**** SELECTED EXCERPT ****
There may be a better way to do this and I posted something about this
a couple of days ago, but received no response. It seems that
each_element and each_element_with_attribute should include an option
to recurse through all the descendents, but unfortuantely it doesn't
seem to (or at least I couldn't find it).

Maybe that could be added to a new release of rexml (if the dev is
reading this?)
 
Z

zerohalo

PS. There's a great XML plugin for JEdit that will show you the results
of an XPath search on your document. That way you can try out different
variations until you get the result set that you want without having to
run your script each time to test it.
 
T

Trans

Written off teh top of my head, but you could write your own.

class REXML::Element
def each_element_recurse
each_element { |e|
unless e.children.empty? rescue false
e.each_element_recurse
end
yield(e)
end
end

I made a first stab at it b/c I will probably need it myself soon.
**** LISTED ENTRIES ****
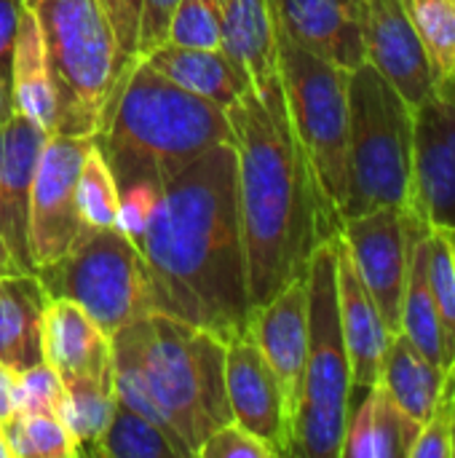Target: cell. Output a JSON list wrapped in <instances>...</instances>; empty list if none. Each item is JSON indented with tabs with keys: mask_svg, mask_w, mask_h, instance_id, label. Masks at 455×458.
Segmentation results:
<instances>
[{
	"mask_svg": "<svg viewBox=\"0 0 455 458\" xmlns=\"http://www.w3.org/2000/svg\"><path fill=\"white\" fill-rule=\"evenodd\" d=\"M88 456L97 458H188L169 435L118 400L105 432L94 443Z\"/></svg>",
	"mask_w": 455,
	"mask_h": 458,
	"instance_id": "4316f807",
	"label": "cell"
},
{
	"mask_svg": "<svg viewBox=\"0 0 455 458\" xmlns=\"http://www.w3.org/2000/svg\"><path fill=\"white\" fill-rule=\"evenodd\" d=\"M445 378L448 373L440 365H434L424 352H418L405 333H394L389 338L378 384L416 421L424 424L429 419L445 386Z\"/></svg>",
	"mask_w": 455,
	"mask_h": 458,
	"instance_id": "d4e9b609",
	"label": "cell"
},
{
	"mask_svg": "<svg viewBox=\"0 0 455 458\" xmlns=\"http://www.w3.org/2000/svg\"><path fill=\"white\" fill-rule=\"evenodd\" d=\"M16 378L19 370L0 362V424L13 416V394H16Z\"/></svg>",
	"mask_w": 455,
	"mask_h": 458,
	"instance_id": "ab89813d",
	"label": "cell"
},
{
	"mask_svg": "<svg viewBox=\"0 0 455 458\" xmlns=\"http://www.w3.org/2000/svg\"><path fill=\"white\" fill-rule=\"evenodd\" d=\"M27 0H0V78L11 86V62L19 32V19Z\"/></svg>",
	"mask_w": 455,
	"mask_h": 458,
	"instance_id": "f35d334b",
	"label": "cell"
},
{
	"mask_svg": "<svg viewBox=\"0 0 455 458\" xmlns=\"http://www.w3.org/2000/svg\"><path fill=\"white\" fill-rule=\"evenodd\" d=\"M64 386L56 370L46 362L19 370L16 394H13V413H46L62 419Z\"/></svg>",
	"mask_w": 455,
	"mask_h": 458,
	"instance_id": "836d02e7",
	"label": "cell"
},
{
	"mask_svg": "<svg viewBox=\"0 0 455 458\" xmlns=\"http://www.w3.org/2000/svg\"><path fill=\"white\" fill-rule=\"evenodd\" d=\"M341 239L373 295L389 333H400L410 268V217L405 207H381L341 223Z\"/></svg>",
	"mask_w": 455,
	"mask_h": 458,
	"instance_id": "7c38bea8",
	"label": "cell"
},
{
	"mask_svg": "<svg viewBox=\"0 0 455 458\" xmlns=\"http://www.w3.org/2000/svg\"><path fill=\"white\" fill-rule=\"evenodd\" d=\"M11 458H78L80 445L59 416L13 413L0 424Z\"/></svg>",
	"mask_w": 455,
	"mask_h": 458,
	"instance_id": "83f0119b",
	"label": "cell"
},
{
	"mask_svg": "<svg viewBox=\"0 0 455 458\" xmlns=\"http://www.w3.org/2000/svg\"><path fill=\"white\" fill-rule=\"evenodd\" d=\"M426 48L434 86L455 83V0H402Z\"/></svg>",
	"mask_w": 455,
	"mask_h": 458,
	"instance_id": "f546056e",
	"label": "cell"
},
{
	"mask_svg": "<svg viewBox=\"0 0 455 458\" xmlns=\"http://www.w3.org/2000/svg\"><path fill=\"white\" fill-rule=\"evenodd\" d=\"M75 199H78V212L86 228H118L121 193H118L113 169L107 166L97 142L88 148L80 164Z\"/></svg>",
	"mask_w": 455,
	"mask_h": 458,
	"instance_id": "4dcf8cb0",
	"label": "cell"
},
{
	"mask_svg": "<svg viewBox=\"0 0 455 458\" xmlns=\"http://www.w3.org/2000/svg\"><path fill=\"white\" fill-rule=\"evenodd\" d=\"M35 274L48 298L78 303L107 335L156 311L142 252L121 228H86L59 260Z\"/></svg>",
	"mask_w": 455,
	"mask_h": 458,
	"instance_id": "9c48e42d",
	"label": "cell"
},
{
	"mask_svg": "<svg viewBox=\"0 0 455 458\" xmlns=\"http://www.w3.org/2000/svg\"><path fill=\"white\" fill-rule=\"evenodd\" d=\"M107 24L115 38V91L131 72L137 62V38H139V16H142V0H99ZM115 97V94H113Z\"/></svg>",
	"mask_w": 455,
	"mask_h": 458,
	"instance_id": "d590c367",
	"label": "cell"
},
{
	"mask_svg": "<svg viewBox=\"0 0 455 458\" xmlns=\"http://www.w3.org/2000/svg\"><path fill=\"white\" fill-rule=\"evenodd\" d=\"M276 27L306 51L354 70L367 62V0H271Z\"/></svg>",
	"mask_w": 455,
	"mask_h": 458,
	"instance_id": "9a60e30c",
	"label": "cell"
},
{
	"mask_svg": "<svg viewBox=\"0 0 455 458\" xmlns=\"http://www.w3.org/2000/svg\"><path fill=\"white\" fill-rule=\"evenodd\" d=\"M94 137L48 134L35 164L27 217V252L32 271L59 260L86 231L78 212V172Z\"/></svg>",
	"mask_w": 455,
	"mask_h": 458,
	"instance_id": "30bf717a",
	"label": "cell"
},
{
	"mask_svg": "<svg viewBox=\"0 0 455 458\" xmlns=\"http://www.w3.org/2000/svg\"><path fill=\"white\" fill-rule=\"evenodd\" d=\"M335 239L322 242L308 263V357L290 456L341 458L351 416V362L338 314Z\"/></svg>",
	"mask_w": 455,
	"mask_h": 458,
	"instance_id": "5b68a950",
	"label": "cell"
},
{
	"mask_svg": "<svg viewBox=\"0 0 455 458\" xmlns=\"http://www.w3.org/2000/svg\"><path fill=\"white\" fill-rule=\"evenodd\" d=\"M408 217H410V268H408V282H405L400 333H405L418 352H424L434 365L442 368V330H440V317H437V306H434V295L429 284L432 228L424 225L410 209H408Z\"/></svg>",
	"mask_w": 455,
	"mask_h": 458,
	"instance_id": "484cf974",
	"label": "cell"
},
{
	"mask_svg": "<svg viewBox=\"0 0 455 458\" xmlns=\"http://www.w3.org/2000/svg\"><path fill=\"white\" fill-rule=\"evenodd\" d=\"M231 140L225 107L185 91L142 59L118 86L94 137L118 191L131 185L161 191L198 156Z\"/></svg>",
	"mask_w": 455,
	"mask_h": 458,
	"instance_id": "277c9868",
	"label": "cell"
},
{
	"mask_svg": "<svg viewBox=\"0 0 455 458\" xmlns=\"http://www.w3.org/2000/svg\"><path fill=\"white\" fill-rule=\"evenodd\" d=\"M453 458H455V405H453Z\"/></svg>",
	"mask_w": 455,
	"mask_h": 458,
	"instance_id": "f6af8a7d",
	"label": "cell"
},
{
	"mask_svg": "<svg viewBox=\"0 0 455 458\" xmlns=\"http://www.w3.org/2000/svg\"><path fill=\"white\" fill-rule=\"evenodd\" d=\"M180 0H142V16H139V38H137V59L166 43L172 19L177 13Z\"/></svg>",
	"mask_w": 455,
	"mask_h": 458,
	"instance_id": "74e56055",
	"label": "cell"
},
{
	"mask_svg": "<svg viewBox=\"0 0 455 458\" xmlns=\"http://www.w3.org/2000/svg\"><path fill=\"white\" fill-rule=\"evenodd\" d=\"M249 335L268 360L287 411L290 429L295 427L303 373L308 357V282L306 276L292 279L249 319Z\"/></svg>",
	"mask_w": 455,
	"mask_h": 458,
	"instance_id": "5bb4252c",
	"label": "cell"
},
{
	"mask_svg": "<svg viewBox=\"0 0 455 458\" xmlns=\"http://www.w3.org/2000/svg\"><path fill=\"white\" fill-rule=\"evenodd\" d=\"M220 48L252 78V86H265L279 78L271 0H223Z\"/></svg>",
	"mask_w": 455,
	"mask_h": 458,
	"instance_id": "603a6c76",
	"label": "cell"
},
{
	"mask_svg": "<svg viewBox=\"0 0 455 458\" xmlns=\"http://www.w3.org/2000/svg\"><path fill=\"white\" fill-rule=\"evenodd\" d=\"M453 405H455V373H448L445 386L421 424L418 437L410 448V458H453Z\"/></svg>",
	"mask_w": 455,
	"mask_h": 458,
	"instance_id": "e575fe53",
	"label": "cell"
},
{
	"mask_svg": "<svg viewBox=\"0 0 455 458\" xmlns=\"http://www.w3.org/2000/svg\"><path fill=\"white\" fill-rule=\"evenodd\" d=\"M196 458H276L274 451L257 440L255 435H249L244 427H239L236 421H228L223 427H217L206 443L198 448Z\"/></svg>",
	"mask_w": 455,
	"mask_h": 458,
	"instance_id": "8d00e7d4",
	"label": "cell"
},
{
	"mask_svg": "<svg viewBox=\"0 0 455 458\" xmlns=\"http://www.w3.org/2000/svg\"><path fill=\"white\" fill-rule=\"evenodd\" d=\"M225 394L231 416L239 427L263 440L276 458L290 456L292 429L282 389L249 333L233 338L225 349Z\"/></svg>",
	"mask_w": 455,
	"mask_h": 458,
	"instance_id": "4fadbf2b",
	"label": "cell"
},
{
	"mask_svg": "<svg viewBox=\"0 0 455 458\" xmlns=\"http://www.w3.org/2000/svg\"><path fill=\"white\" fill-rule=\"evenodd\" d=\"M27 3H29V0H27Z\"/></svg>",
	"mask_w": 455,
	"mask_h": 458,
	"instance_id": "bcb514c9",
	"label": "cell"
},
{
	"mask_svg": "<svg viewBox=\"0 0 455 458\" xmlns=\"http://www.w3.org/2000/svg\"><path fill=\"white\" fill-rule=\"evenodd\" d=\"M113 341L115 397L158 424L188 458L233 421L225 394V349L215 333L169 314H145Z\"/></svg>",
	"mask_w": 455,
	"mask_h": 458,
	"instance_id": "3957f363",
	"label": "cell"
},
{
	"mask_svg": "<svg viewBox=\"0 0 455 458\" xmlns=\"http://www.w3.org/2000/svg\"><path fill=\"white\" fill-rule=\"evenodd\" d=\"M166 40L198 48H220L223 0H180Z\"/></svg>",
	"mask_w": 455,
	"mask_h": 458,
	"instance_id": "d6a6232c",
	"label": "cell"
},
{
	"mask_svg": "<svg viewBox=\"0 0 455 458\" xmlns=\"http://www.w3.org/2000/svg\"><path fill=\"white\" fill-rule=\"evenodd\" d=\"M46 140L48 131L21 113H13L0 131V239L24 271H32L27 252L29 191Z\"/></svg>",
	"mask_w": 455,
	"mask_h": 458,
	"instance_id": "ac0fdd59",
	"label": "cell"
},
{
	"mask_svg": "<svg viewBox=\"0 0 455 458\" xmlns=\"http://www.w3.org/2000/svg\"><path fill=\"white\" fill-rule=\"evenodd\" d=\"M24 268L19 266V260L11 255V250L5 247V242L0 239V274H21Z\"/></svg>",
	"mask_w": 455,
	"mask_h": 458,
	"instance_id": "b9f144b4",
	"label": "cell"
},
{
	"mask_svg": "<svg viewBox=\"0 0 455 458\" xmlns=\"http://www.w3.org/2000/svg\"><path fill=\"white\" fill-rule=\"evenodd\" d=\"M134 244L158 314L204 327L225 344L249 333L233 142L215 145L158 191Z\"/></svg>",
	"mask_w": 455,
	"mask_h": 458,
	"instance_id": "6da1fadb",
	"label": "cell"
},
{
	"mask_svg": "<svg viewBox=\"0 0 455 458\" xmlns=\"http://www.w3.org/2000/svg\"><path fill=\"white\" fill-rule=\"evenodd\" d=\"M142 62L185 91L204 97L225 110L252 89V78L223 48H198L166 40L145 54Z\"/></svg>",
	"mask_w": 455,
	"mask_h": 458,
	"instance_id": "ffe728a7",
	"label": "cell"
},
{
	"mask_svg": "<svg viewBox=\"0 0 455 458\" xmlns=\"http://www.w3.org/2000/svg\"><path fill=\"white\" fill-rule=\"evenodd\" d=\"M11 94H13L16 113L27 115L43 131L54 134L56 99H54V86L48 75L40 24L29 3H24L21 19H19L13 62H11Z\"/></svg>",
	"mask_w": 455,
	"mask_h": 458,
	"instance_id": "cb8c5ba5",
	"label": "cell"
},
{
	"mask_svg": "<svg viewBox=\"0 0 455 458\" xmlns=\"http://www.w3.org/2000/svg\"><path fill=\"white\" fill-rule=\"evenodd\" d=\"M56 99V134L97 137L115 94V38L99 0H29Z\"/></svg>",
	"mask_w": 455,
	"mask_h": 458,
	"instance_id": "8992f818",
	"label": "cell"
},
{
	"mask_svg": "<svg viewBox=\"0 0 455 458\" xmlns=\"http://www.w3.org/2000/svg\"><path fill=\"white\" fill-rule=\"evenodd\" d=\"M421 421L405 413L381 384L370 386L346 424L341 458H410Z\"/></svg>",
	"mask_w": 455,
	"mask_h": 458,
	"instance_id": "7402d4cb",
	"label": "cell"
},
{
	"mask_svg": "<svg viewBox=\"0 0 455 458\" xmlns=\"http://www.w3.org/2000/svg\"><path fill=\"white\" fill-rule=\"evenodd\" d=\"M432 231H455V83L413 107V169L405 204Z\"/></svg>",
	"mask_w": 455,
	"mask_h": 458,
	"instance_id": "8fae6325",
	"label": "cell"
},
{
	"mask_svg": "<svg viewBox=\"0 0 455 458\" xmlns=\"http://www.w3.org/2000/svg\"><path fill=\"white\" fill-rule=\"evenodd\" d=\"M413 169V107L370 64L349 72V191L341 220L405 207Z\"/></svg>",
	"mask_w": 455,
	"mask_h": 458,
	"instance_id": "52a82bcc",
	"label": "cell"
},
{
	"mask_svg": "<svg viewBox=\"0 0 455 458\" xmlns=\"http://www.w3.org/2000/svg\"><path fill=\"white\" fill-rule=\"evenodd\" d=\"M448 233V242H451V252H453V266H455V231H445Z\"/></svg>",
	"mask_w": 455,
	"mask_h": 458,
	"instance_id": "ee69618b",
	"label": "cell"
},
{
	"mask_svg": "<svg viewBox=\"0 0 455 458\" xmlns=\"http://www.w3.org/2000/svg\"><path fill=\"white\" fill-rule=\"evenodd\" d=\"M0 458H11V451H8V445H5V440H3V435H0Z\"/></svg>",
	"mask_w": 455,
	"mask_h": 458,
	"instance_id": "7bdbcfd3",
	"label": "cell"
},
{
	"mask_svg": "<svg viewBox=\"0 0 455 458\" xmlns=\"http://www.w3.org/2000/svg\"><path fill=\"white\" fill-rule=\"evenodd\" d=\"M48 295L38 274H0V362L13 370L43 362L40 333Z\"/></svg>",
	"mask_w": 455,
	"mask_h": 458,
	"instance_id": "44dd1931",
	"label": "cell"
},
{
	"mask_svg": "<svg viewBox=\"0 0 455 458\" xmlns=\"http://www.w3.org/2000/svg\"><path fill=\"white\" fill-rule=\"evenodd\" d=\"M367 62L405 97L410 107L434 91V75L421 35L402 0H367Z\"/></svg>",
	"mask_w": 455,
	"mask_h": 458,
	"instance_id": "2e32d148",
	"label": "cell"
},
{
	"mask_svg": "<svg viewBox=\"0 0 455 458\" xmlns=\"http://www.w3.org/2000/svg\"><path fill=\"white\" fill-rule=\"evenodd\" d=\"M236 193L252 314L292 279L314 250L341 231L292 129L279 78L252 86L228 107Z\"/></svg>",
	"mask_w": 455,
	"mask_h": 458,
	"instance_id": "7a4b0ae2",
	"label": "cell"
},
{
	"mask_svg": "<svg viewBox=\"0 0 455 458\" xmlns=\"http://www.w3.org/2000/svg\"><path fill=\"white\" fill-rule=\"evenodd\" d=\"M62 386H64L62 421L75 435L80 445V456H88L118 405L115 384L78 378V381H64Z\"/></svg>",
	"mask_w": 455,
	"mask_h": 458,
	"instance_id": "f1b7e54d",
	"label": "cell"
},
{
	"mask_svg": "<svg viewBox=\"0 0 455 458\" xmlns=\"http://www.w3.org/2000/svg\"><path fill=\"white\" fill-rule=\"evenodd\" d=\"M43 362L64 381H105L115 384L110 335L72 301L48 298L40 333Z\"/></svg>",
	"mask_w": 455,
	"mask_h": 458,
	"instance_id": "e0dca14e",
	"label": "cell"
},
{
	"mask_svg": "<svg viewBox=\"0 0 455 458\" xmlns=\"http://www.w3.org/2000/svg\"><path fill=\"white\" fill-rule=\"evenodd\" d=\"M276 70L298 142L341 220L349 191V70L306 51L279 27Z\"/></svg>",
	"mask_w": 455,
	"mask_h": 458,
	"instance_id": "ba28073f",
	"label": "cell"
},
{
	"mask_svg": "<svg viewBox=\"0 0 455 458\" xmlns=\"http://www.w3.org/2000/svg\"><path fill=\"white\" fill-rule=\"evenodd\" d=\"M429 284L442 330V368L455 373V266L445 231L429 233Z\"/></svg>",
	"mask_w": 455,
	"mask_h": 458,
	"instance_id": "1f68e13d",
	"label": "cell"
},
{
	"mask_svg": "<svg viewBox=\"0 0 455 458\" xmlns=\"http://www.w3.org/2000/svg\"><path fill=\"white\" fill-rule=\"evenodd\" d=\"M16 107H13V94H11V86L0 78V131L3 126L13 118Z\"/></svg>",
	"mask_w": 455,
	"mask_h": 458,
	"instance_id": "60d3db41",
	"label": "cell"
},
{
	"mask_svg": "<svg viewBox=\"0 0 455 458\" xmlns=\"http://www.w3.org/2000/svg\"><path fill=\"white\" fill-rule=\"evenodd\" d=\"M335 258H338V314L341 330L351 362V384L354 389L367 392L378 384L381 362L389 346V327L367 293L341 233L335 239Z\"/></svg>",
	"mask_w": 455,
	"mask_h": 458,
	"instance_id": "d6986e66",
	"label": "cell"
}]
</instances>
****
• _TASK TO COMPLETE_: Transcribe the REXML thread word for word, between "Maybe that could" and "to test it.", inclusive. The records play no part in this work.

• _TASK ANSWER_:
Maybe that could be added to a new release of rexml (if the dev is
reading this?)
 
Z

zerohalo

PS. There's a great XML plugin for JEdit that will show you the results
of an XPath search on your document. That way you can try out different
variations until you get the result set that you want without having to
run your script each time to test it.